The following blog post is a self-reminder for troubleshooting Linux distros when access to graphical mode is not possible.

I recently messed up the SELinux configuration on a Fedora distro while trying to relabel the filesystem on boot with this command:

fixfiles -B onboot

After running the command and restarting the OS, the relabeling process was failing repeatedly, leading my system to an infinite reboot loop.

Fixing a messed-up SELinux configuration
Picture by the Electronic Frontier Foundation under CC BY 2.0 license

To fix this issue, I had to boot into text-only mode and change the SELinux mode temporarily from Enforced to Disabled.

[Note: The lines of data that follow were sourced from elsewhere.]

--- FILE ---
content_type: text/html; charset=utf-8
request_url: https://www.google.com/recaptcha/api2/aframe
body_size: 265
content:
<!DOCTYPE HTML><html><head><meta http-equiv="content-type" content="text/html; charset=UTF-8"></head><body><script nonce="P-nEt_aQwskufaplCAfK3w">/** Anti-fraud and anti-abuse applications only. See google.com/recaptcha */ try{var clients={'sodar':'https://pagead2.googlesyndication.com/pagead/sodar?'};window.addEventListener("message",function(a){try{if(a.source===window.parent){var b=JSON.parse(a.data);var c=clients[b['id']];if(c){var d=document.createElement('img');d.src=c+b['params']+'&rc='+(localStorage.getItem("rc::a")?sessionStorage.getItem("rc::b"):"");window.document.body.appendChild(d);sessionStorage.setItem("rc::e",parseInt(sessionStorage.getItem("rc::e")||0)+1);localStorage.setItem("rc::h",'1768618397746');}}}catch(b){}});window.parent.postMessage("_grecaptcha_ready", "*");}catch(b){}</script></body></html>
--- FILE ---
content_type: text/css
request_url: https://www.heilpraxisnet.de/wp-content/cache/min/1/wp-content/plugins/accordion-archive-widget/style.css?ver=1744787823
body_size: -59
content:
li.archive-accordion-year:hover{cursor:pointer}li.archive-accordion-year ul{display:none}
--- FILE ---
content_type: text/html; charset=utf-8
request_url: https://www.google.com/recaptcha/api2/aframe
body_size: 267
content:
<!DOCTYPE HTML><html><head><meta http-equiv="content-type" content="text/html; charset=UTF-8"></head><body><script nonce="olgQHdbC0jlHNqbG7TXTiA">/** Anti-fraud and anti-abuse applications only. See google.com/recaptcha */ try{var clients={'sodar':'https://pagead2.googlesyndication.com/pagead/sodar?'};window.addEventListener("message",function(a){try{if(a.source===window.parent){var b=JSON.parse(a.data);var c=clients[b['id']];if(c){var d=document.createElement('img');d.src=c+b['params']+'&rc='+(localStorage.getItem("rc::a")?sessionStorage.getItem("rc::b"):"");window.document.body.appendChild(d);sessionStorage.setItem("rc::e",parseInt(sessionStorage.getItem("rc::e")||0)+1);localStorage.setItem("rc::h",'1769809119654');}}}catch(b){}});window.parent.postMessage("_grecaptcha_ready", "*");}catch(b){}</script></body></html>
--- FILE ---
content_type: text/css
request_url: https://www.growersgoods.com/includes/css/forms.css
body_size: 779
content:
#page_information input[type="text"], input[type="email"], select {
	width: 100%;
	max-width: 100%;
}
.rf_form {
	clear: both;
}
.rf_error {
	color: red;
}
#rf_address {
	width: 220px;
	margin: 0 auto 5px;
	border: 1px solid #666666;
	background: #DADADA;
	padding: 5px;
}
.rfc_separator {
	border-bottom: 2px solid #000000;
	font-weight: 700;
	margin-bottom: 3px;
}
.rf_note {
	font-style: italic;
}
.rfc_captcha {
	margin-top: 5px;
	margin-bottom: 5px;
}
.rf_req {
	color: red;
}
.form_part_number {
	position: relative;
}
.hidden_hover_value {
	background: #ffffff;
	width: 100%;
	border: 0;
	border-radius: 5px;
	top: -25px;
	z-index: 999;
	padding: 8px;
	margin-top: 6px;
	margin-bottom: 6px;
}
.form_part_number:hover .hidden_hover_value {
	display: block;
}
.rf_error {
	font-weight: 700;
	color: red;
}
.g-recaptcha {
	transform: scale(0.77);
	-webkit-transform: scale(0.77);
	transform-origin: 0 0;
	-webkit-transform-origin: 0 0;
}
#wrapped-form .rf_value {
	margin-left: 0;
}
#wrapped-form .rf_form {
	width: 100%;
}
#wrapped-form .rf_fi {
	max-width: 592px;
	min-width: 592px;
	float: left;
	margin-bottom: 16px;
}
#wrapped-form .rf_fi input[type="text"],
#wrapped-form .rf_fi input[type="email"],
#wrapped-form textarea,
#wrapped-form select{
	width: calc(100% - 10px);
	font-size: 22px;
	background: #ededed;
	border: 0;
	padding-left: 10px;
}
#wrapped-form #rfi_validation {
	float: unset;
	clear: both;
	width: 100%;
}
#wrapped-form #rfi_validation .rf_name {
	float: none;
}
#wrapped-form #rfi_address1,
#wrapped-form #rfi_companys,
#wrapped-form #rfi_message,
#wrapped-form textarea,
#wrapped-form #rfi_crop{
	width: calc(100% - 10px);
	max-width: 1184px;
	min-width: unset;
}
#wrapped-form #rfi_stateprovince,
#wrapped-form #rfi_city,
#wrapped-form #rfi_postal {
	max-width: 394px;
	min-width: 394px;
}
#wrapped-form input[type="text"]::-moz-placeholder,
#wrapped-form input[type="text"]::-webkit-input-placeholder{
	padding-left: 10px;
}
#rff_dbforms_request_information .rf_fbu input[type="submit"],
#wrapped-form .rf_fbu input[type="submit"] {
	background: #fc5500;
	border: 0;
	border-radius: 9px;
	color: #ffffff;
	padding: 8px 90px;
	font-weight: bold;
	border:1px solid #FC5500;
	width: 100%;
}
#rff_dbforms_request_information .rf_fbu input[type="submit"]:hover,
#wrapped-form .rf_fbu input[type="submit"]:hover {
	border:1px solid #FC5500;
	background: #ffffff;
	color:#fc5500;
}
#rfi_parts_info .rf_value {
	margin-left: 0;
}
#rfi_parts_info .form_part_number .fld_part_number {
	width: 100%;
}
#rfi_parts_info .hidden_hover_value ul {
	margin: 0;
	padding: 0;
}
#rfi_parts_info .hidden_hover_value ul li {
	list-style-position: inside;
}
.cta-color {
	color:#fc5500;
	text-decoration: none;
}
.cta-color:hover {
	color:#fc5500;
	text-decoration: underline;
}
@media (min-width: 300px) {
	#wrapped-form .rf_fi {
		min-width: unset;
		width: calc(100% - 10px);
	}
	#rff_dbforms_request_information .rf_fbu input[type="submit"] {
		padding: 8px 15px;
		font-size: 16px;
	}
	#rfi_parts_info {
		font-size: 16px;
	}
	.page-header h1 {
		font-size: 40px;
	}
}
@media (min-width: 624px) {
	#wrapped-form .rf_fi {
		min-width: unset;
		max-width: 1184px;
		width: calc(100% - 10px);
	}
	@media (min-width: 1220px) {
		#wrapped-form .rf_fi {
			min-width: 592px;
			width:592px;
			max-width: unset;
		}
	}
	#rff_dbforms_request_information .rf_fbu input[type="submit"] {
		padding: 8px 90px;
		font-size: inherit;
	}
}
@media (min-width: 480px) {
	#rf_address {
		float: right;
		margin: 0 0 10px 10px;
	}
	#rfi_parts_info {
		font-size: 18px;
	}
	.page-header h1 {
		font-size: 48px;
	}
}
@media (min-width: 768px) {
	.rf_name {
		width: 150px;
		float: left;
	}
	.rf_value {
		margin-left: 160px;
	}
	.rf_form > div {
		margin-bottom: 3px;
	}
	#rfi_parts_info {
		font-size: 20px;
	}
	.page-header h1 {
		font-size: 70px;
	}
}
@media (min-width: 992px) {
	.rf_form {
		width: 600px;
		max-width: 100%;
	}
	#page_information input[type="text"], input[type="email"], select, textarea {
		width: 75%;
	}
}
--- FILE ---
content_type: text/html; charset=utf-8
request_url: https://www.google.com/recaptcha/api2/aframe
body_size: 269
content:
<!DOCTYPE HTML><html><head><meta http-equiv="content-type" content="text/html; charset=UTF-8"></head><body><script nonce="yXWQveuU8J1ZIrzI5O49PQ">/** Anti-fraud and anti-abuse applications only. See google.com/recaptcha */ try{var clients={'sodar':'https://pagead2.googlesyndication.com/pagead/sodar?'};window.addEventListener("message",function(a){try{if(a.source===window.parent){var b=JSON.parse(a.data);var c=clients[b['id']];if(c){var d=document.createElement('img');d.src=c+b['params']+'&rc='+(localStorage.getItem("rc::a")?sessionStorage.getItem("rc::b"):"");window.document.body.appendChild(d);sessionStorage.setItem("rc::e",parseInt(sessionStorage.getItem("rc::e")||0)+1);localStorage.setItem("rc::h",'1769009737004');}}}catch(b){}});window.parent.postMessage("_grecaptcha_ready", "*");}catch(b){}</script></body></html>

Here are the steps to boot into text-only mode:

  1. Restart the system to access the GRUB menu.
  2. Select the kernel version that you want to boot into, then press the e key instead of Enter to edit the desired version.
  3. Scroll down until you reach the quiet parameter. Next, add a white space and number three 3 just after the quiet parameter (i.e., quiet 3). Here is a full example:
kernel /vmlinuz-2.6.9-1.667 ro root=LABEL=/ acpi=on rhgb quiet 3
  1. Press Ctrl+X to start
  2. The system will boot into the new runlevel this time only.
info

A runlevel is a number indicating what "mode" you want the system to boot into. For instance, runlevel 3 is text-only mode, while runlevel 5 refers to graphical mode.